• Assignment
Pull every line that includes the word "camera" from the data.

*** Provided entries ***

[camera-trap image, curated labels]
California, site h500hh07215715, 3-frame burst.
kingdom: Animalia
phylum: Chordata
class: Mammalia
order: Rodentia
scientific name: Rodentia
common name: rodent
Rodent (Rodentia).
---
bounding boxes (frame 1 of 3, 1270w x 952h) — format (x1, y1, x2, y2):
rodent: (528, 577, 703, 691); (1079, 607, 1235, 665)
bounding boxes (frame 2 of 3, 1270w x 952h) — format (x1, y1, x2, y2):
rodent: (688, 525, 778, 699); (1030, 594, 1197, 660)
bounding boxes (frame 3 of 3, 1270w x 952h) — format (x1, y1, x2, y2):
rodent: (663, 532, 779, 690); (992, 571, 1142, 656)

*** End of Provided entries ***
*** Provided entries ***

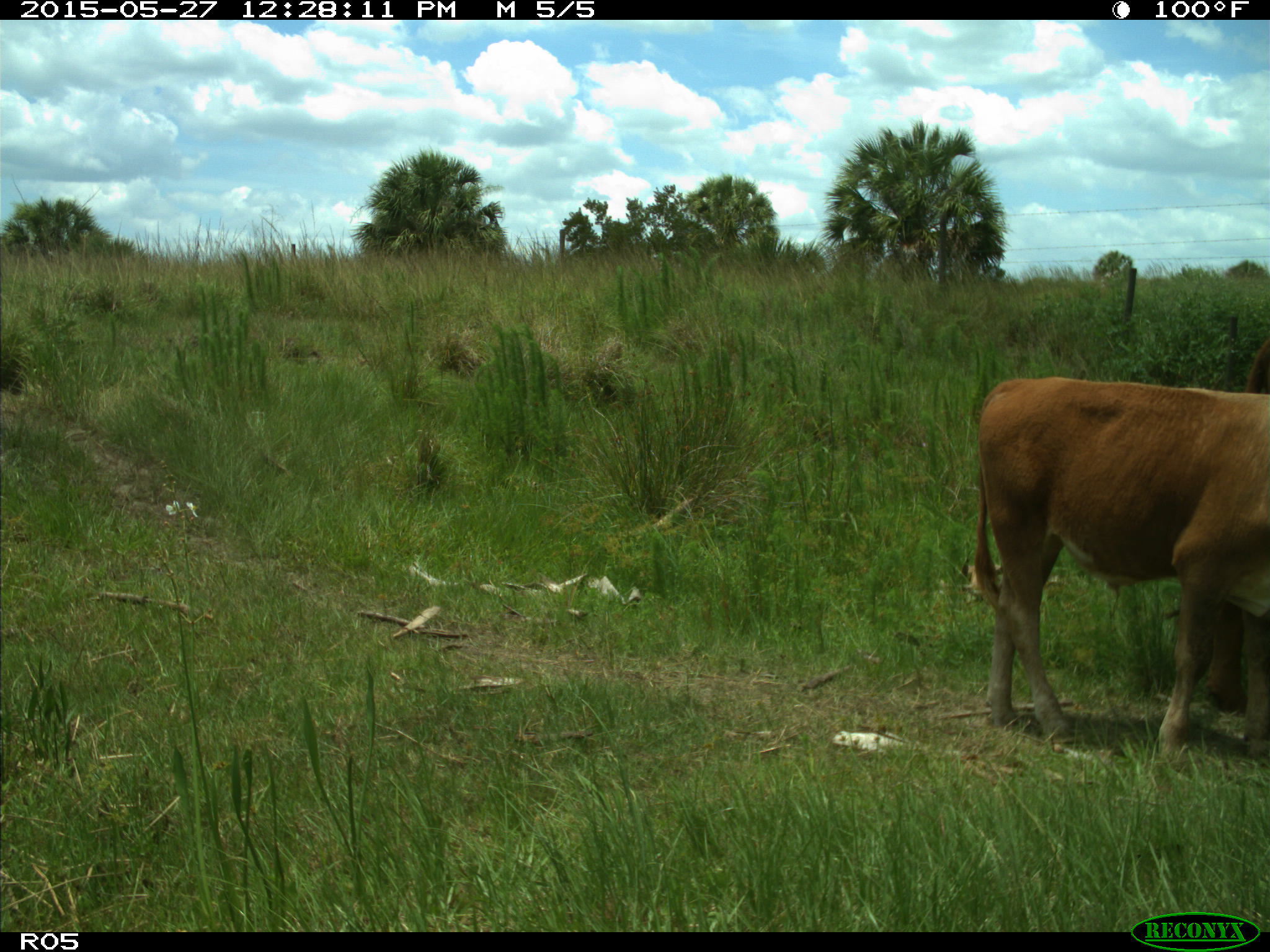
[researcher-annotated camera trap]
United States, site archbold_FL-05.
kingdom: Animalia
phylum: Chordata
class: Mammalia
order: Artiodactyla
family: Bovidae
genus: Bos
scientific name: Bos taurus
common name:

*** End of Provided entries ***

• Response to this task
[camera-trap image, curated labels]
[researcher-annotated camera trap]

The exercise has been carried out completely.